Anders Dale, Ph.D., founding Co-Director of the Multimodal Imaging Laboratory, an interdisciplinary initiative of the Departments of Neurosciences and Radiology. He is highly skilled in the development and utilization of multimodality imaging technologies. Within both departments, Dr. Dale is the designated point person for integrating the various modes and methods of collecting imaging data, including functional MRI (fMRI), magnetoencephalography (MEG), electroencephalography (EEG), and optical imaging. His efforts are directed in three areas: continuing development and refinement of accurate and automated algorithms for evaluation subjects using multimodality approaches to data collection; statistical analysis of data; and conducting studies in animal models using optical imaging, high field fMRI, and electrophysiological recordings to enhance the interpretation of neuroimaging studies.
Ming Tsuang, M.D., Ph.D. has investigated the genetic and environmental determinants of mental and behavioral disorders for over three decades, including several gene expression studies. Tsuang is currently appointed University Professor, University of California;Distinguished Professor of Psychiatry, and Director, Institute of Behavioral Genomics with the Department of Psychiatry at the University of California, San Diego. He also directs the Harvard Institute of Psychiatric Epidemiology and Genetics in Boston, MA. He received his M.D. degree from National Taiwan University and his Ph.D. and D.Sc. (Doctor of Science) in Psychiatric Epidemiology and Genetics from the University of London. He has been recognized worldwide for his research in schizophrenia, manic-depressive illness, and substance abuse.
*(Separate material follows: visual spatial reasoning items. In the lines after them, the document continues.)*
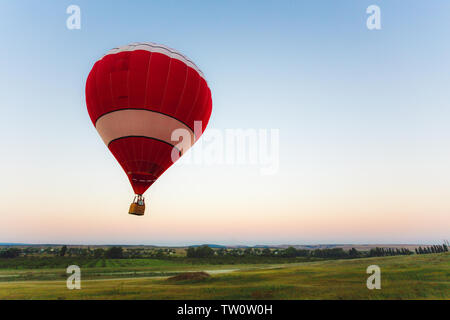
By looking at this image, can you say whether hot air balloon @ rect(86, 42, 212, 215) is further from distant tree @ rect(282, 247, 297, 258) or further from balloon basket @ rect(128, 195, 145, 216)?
distant tree @ rect(282, 247, 297, 258)

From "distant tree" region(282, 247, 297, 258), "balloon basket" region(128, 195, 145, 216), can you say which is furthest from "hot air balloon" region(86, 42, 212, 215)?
"distant tree" region(282, 247, 297, 258)

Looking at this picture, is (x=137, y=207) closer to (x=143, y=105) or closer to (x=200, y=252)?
(x=143, y=105)

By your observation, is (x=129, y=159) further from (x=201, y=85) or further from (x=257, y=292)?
(x=257, y=292)

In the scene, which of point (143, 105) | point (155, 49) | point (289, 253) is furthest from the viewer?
point (289, 253)

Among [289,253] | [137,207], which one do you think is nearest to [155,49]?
[137,207]

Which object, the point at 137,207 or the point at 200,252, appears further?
the point at 200,252

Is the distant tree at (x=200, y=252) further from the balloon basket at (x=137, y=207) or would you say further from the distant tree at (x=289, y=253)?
the balloon basket at (x=137, y=207)
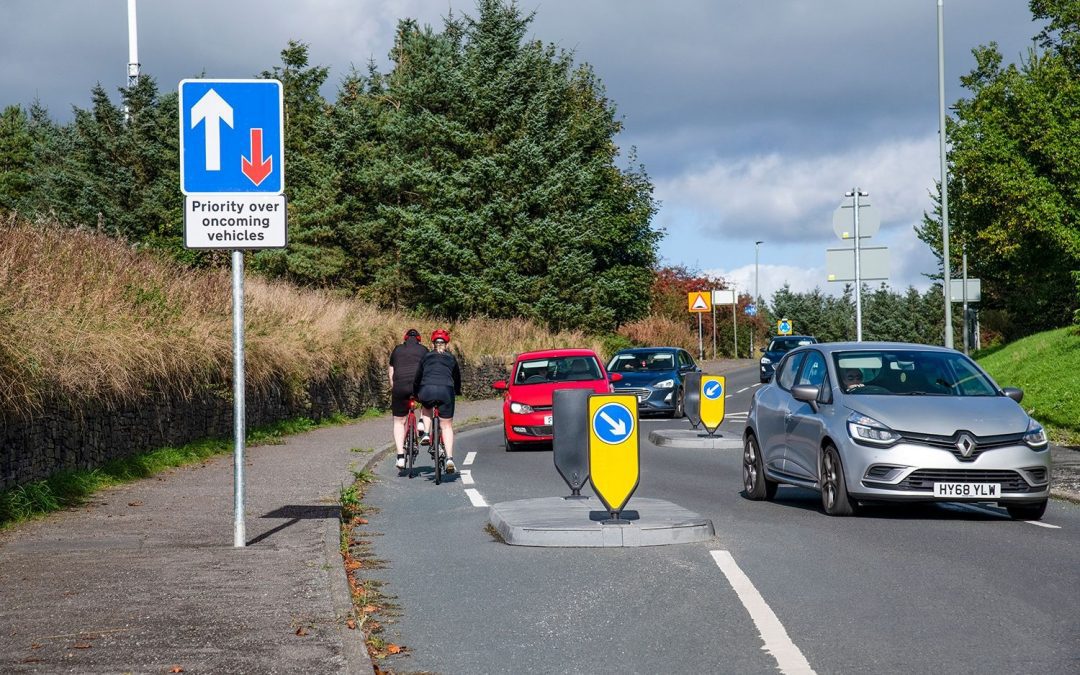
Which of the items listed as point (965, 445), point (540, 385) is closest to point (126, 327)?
point (540, 385)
One of his areas of interest is in the interactions between genetic and environmental risk factors for severe mental disorders. His current effort is to study prevention of psychiatric disorders before their onset, particularly in blood relatives of people suffering from schizophrenia, and to identify traits that predispose a person to developing schizophrenia from both genetic and environmental perspectives. Another area of interest is developing and validating gene-based biomarkers for major mental illnesses, which may ultimately facilitate the development of effective early identification, intervention, and prevention protocols.
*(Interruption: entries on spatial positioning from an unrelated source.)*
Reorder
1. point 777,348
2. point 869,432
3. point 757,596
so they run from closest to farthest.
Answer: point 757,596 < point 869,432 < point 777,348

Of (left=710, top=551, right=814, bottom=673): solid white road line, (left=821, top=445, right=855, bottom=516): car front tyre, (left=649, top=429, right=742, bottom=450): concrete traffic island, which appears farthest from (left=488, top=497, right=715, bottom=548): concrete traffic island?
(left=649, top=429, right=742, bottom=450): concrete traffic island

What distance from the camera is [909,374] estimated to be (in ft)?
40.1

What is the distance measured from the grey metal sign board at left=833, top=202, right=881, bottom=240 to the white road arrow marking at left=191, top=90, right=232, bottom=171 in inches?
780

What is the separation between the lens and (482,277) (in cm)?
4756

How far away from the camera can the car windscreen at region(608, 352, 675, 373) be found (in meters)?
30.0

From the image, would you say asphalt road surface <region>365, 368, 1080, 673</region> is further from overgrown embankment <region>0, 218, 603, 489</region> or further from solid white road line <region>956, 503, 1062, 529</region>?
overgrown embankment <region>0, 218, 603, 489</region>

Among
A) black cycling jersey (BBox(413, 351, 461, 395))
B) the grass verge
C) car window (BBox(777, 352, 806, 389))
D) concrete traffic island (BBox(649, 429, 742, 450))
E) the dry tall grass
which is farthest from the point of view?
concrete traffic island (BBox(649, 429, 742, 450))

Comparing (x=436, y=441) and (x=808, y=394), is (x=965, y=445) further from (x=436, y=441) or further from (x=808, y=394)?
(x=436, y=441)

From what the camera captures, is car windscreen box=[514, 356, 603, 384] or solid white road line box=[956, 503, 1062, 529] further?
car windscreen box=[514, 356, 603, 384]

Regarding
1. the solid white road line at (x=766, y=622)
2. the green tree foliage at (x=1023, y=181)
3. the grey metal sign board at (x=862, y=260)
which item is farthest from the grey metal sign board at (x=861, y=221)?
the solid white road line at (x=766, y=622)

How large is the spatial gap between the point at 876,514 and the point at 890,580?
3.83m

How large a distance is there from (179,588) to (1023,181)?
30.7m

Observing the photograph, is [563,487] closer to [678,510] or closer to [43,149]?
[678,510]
Aubyn Stahmer, Ph.D., a research scientist at Rady Children’s Hospital, San Diego and a research faculty member in the Department of Psychology at UCSD, will be co-director of the UCSD Autism Center’s Treatment Response Core. Stahmer has over 15 years of experience treating young children with autism and is the founder and director of Rady Children’s Toddler School, a model inclusive early intervention program. She has published many scholarly articles examining early intervention for young children autism. She currently serves on the board of the California Guidelines for Effective Autism Intervention Committee and is a reviewer for the National Standards in Autism Treatment project due to her expertise in early intervention for this population.